• ACTIVITY: Please quote the passage about cleaning up after dogs, starting with "I stepped back" and going on through "forgotten the please.".

• PASSAGE SHOWN:
I know two things about this dog: It’s large and it likes to spread its bounty as far as it’s physically able. I walk with my eyes on the sidewalk these days, the way I did as a kid in New York, before dog owners were expected to clean up after their dogs. My family had a dog. We thought we were being good citizens because we got him to shit between the parked cars. In fact, back then the city put up signs saying “Curb your dog.”
After the shoe incident, I bought myself a box of chalk. Then I waited.
Several days later, I found another deposit. Right by the red metal box that everyone (even me) calls the dog poo bin. I knelt on the sidewalk and chalked, “Clean up after your dog, please.”
I stepped back to admire my work. I’d forgotten the your, so it actually read, “Clean up after dog, please,” as if a computer translation program had written it. I used to work as an editor, so that missing word bothers me, but it did get the point across. And at least I hadn’t forgotten the please.

• DATA EXTRACTS:
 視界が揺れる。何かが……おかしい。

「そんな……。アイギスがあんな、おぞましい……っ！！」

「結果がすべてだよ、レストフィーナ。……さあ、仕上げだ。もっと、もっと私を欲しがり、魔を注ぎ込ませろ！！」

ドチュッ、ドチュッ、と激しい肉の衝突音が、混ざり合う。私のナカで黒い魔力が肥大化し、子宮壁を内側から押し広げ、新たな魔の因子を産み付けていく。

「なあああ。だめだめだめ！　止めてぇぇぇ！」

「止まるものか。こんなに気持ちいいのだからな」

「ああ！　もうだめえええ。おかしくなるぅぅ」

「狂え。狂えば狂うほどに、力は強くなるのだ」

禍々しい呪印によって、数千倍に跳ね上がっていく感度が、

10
* * *
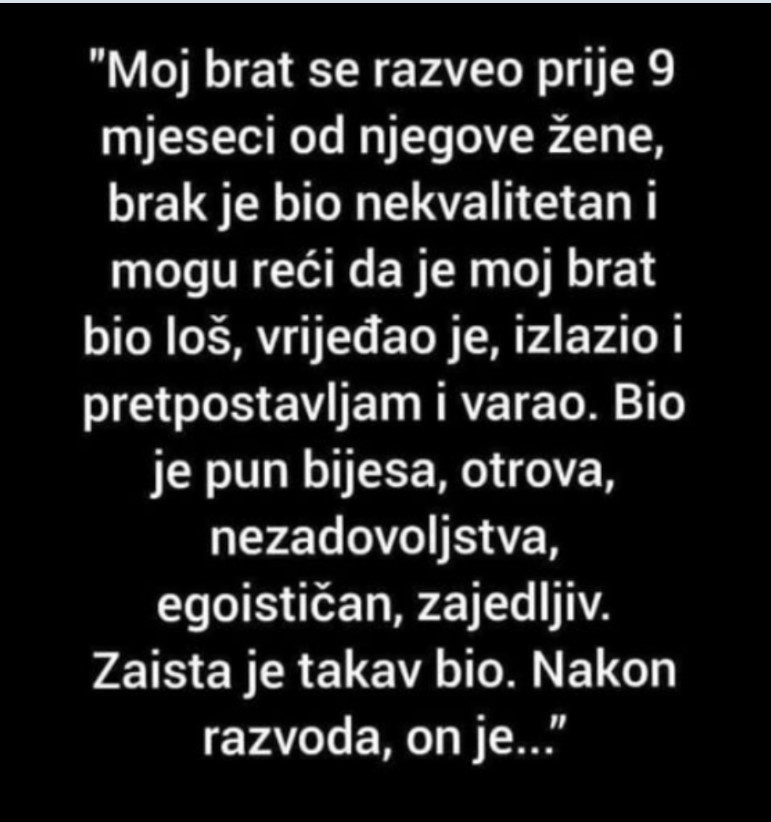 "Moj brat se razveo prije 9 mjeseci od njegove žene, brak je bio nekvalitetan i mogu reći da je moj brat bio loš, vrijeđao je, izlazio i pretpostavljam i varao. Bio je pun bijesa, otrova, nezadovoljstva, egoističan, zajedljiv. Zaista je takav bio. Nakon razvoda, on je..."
--
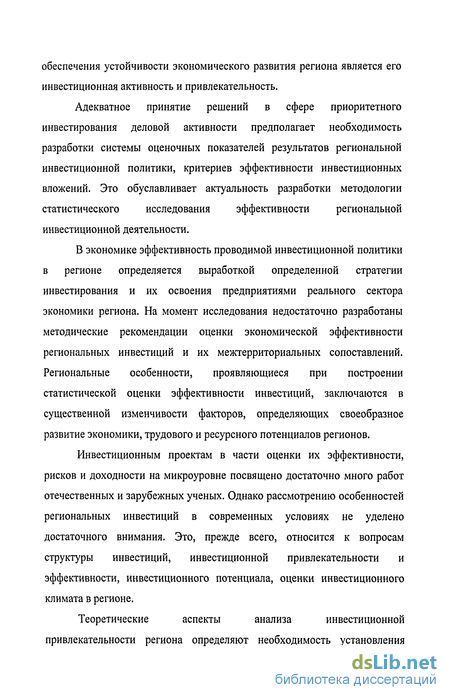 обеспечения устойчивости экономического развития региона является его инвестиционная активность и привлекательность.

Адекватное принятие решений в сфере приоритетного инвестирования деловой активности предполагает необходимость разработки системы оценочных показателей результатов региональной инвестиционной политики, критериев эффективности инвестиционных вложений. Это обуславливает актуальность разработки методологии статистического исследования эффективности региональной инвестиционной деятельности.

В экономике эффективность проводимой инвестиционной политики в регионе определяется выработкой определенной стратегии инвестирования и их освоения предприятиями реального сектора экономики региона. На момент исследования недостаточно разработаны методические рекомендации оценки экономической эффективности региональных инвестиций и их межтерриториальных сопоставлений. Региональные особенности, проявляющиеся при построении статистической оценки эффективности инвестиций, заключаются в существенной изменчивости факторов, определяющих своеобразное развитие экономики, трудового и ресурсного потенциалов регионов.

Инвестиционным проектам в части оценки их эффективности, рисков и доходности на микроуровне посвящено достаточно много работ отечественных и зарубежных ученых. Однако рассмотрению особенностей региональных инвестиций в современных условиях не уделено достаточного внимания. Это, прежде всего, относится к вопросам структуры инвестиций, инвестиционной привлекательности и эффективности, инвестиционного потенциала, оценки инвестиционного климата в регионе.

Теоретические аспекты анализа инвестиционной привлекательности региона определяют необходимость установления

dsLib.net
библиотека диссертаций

• SOLVED PROBLEM:
I stepped back to admire my work. I’d forgotten the your, so it actually read, “Clean up after dog, please,” as if a computer translation program had written it. I used to work as an editor, so that missing word bothers me, but it did get the point across. And at least I hadn’t forgotten the please.